Briefly evaluating SVIM

Wouter De Coster

structural variants

CodingNanoporePython

345 Words · 1 Minute, 34 Seconds

2019-01-11 14:18


Although it was available for a longer time already, in December the long read structural variant (SV) caller SVIM was published as a preprint. As I have published about tools for long read sequencing before I decided to also take a look at SVIM.

I started from reads of our NA19240 PromethION genome aligned using minimap2 to GRCh38, and compared with variants shared by Chaisson. I didn’t time it, but SV calling using svim was reasonably quick. Of note, SVIM currently does not output genotypes and only informs you about the presence of a variant, without providing the zygosity of the position. The length pattern of the SVs is not entirely as expected, as it misses the characteristic peaks at 300 and 6000 bp, corresponding to SVs involving respectively Alu and L1 elements.

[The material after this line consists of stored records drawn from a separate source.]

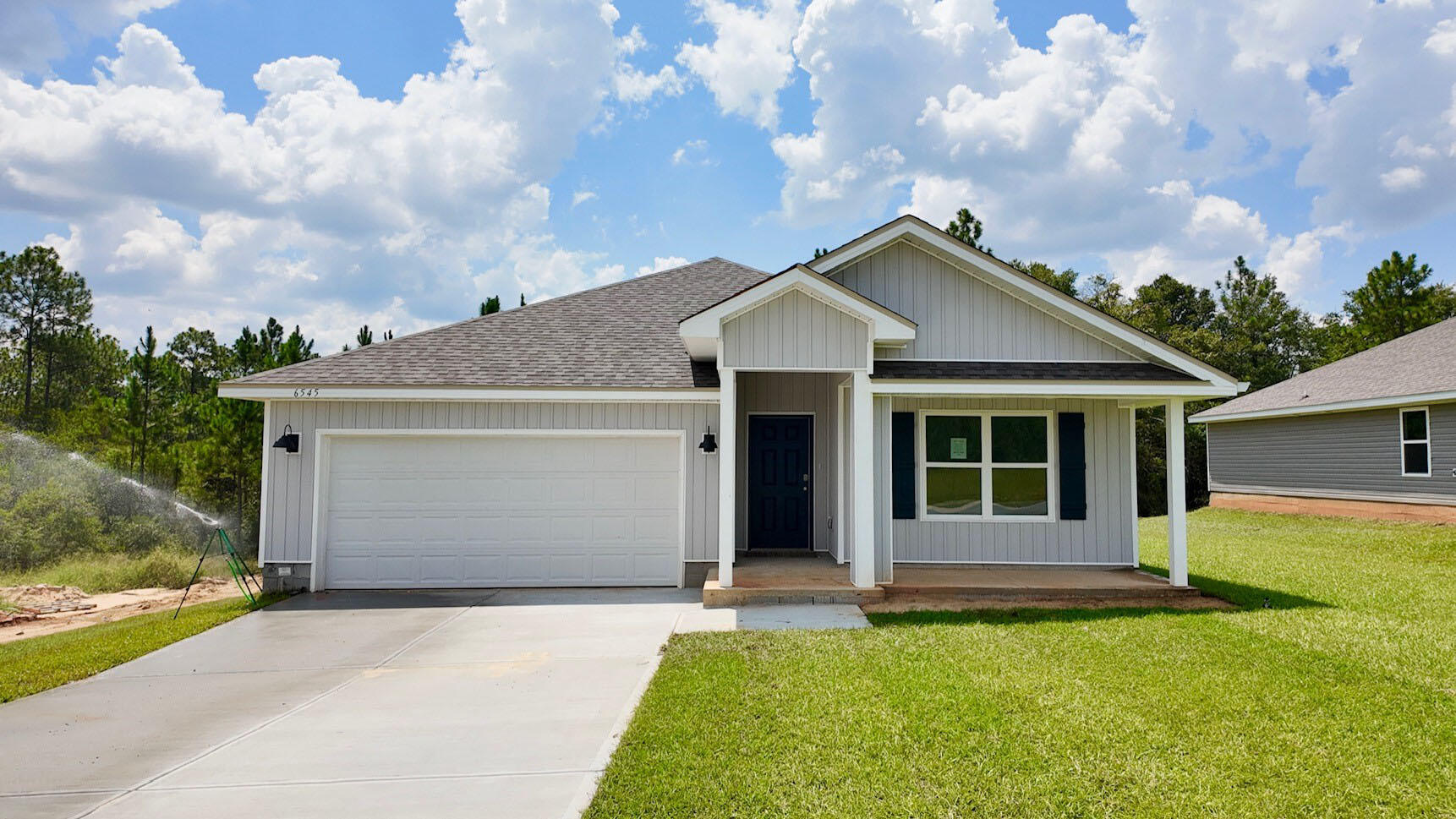 Builder will pay all Closing Costs, ask us about our current rates!
Charming brand-new homes under construction now. Beautiful NEW Hidden Lakes Community gives quick access to the airport, military bases, and nearby to the spectacular beaches of Fort Walton and Destin.  Close access to Corklin's Lake for fishing, kayaks & swimming.  The Cali model, one of our most sought-after designs, offers a fantastic open layout for comfortable living. Featuring 4 bedrooms, 2 bathrooms, a covered patio, 2-car garage. The well-appointed kitchen includes stainless steel appliances, a smooth-top range, built-in microwave, quiet dishwasher, corner pantry, island bar, eye-catching wood-look flooring, and plush carpet in the bedrooms. Bedroom 1 and the adjoining bath boast a large walk-in closet, double v
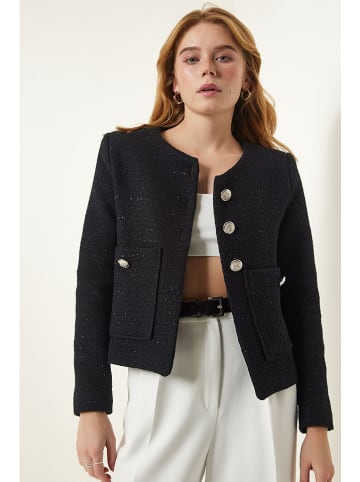 Happiness Istanbul Blazer in Schwarz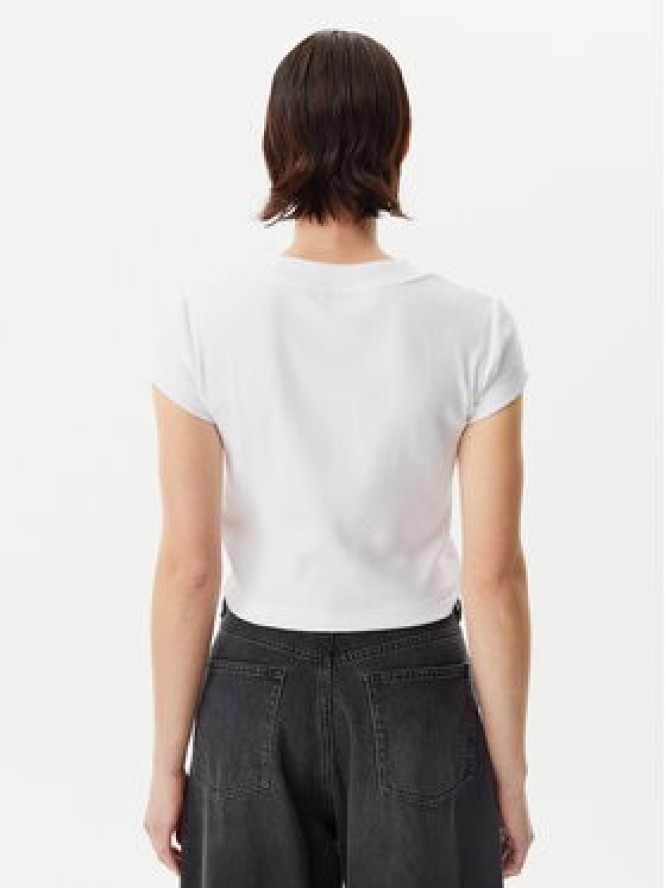 Calvin Klein Jeans T-Shirt LV047AB802 Biały Regular Fit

The tool identified 3.7 million variants, of which 3.2 > 50 bp (the commonly used definition of a structural variant). This is of course far more than what we would expect for a human genome (about 25000-30000 variants). However, svim also adds quality scores to their calls, so I used these to filter, with increasing stringency, and create a precision-recall graph. The code for this procedure is available here and uses mainly SURVIVOR, pandas, cyvcf2, and matplotlib. Without filtering the tool reaches 80% recall but almost zero precision. With filtering on quality scores this precision increases with a modest loss in recall. At 60% recall, about 70% of the variants are accurate, a performance roughly similar to other structural variant callers in my published comparison. The decision of the author to output all variants and have the user sort those out makes sense, however, it would probably be more realistic to not write those variants which have really a terrible quality score. However, setting cutoffs is difficult and invariably a tradeoff between sensitivity and specificity.

So, another structural variant caller for long reads. It is clear we haven’t seen the last of these, and the field will take a while until the most optimal and mature tool has been found and refined.